La città galleggiante, infatti, veniva spinta verso l’antico possedimento spagnolo che i furori dell’immensa montagna avevano ormai resi inabitabili.

L’enorme cono, quasi volesse fare un degno accompagnamento alla rabbia dell’Atlantico, eruttava con gran lena, coprendosi tutto di fuoco.

Lungo i suoi fianchi scoscesi, veri fiumi di lava scendevano, facendo avvampare le foreste.

Bombe colossali uscivano dal suo cratere fiammeggiante e, dopo aver attraversate le nubi, ricadevano descrivendo delle arcate superbe, lasciandosi dietro getti di fuoco e si spaccavano, scoppiando.

Boati spaventevoli, che soffocavano talvolta il rombare dei tuoni, uscivano dalla gola fiammeggiante del vulcano.

— Chi avrebbe detto che quel colosso si sarebbe un giorno ridestato, e per due volte di seguito? — mormorò Toby. — Ciò indica che la terra non ha ancora incominciato il suo raffreddamento.
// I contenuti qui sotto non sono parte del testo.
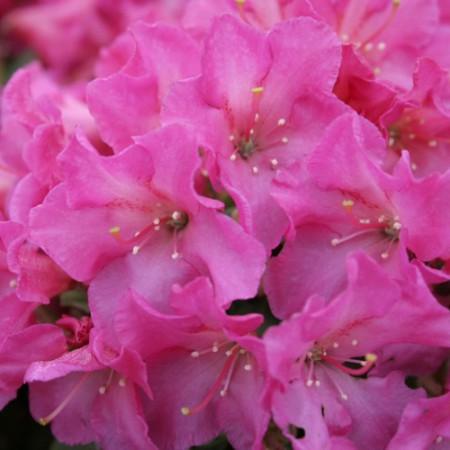 Rhododendron keiskei 'Oban'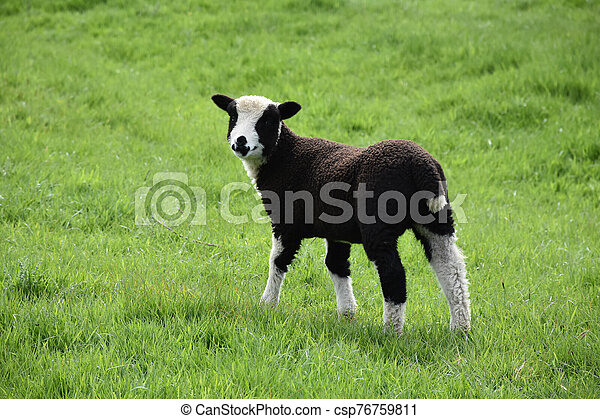 Absolutely Adorable Baby Lamb in a Grass Field - csp76759811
La città galleggiante continuava intanto ad avanzare, passando fra il vastissimo canale della Grande Canaria e l’isola di Puerto Ventura, col grave pericolo di urtare contro le innumerevoli scogliere che erano sorte dopo l’ultima eruzione del Tenerifa.

Poichè le onde eran diventate meno tumultuose, opponendo le due isole, due barriere insormontabili ai furori dell’Atlantico, il capitano ed i suoi compagni si erano alzati.

Una luce intensa, rossa come quella dell’aurora boreale, scendeva dall’immenso cono, tingendo le acque di riflessi sanguigni.

Lo spettacolo era sublime ed insieme spaventevole.

Vortici di fumo, pure rossastro, ma che di quando in quando avevano dei bagliori sinistri, lividi, come se masse di zolfo ardessero entro il cratere, si stendevano al di sotto delle tempestose nubi, turbinando sulle ali del vento. Le bombe continuavano a grandinare, con un fragore di tuono, schiantando ed incendiando le antichissime selve, mentre i torrenti di lava dilagavano come un mare di fuoco.

— Ho veduto una volta il Vesuvio — disse Brandok. — Quello però era un giocattolo in confronto a questo titano.

La città galleggiante, sempre sospinta dalle onde, era entrata nella zona illuminata. Pareva che navigasse su un mare incandescente.

I vetri della cupola, riflettendo i bagliori del vulcano, proiettavano fino in fondo alla città una luce così intensa da far impallidire quella delle lampade a radium.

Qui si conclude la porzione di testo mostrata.